Bloodsport and the Films of Jean-Claude Van Damme: 30 Years of Van Dammage

Today is the 30th anniversary of the movie that made Jean-Claude Van Damme a star. In limited release at least. It must’ve been an arthouse movie until it went wide in April. I take IMDB’s word for it because I didn’t see Bloodsport until after I rented Kickboxer on video. I taped Bloodsport off HBO and watched it over and over again. Van Damme had played villains in Black Eagle and No Retreat No Surrender but Bloodsport introduced the action hero who would fill the gaps between Arnold and Stallone movies.

Bloodsport is the supposedly true story of Frank Dux, who competed in the underground Kumite. His story has been debunked but as they say, when the legend becomes fact, print the legend. It is a great mythology. A westerner earns the respect of a martial arts master as a child. Now as a military officer he goes AWOL to do his master proud. It makes a great story of a stranger in a foreign land, and they build up the brutality of the bloodsport as the deadliest game around.

It’s basically like if the tournament at the end of Karate Kid was the whole movie and was rated R and the losers died. I realized we don’t really get a sense of the tournament bracket. We just watch a series of fights and take their word for it when it’s time to fight the champ Chong Li (Bolo Yeung). Dux’s training is as compelling to watch as any of the fighting. Van Damme does no less than six splits in this movie, showing his focus and concentration.

Many of the other fighters are racist caricatures, especially Arabs (not played by Arab actors). It is a Cannon film after all but hey, it gives some screen time to African fighting arts. Equally notable is Dux’s bromance with Jackson (Donald Gibb). The stats of all of Dux’s Kumite records in the final text seem like they may have been overselling it.

Van Damme’s next movie, Kickboxer, was also fun. There’s less fighting because it’s more of a training movie. Had I known more about 36th Chamber of Shaolin back then I might have better appreciated Kurt Sloane (Van Damme)’s journey, but I still liked the splits, kicks and drunk dancing. They dip their fists in glass for the final fight!

Movies like Cyborg and Death Warrant were forgettable. Moving from fight movies to bigger narratives would work but they’d have to get better than a generic undercover cop/prison movie or low budget science fiction. Lionheart was a solid return to fight tournament formula.

◆ **Activities**
A. In the piece on Van Damme's films, who plays the champ Chong Li in Bloodsport?
B. Update the part of the Van Damme film piece between "It’s basically like" and "focus and concentration.", inclusive, swapping "six splits" for "seven splits".
C. Summarize the piece on Van Damme's films in two sentences.

[Saved entries]

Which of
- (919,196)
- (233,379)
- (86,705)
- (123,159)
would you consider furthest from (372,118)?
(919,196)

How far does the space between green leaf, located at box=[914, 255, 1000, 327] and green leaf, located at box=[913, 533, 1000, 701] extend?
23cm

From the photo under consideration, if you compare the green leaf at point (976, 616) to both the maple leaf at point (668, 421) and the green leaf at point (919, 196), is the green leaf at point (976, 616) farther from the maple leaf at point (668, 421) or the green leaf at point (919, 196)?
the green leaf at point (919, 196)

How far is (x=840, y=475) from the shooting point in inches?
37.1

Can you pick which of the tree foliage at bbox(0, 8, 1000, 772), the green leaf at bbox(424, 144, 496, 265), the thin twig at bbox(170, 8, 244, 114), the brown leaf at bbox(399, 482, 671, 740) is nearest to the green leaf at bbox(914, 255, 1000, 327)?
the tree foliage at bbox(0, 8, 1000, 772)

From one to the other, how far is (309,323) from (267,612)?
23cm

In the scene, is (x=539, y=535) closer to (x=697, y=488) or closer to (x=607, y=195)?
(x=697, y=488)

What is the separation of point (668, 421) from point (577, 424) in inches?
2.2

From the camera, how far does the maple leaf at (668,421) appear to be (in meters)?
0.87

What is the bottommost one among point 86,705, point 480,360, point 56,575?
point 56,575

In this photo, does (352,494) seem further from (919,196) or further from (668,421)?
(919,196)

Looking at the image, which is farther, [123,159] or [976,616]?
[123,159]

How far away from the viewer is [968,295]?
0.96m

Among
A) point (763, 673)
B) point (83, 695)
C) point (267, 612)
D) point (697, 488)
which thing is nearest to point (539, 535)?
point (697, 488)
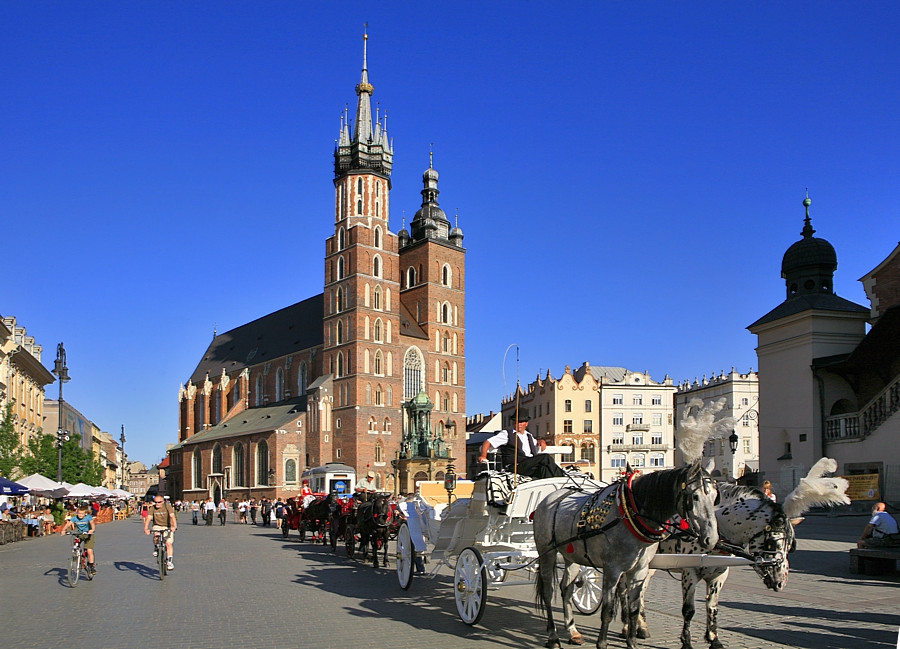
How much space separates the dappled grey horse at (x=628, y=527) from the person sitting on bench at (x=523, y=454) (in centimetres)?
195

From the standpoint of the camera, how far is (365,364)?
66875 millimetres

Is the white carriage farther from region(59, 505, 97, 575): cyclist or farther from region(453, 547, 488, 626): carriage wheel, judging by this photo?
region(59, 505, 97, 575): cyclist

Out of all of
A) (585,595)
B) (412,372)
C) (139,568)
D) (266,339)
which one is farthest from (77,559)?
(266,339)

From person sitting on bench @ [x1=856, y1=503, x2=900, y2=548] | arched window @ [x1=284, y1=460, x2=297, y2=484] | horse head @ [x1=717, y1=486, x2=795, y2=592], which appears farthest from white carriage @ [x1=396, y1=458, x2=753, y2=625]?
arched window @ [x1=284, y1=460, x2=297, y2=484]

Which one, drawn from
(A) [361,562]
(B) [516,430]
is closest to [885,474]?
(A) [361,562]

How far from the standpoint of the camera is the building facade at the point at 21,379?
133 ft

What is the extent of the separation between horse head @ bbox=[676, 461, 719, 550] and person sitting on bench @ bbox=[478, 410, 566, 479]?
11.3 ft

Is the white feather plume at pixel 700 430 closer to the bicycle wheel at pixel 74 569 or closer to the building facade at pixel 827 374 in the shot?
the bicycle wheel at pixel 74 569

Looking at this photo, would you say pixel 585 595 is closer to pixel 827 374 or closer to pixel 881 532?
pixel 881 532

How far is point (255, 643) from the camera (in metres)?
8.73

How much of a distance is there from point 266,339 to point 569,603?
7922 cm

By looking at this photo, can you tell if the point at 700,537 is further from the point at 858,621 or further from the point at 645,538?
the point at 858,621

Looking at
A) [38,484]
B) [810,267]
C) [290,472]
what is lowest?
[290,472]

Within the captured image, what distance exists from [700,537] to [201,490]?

◆ **Numbered answers**
A. Bolo Yeung

B.
It’s basically like if the tournament at the end of Karate Kid was the whole movie and was rated R and the losers died. I realized we don’t really get a sense of the tournament bracket. We just watch a series of fights and take their word for it when it’s time to fight the champ Chong Li (Bolo Yeung). Dux’s training is as compelling to watch as any of the fighting. Van Damme does no less than seven splits in this movie, showing his focus and concentration.

C. Bloodsport turned 30, and the film that made Jean-Claude Van Damme a star tells the supposedly true, since-debunked story of Frank Dux fighting in the underground Kumite. Kickboxer was also fun, Cyborg and Death Warrant were forgettable, and Lionheart was a solid return to the fight tournament formula.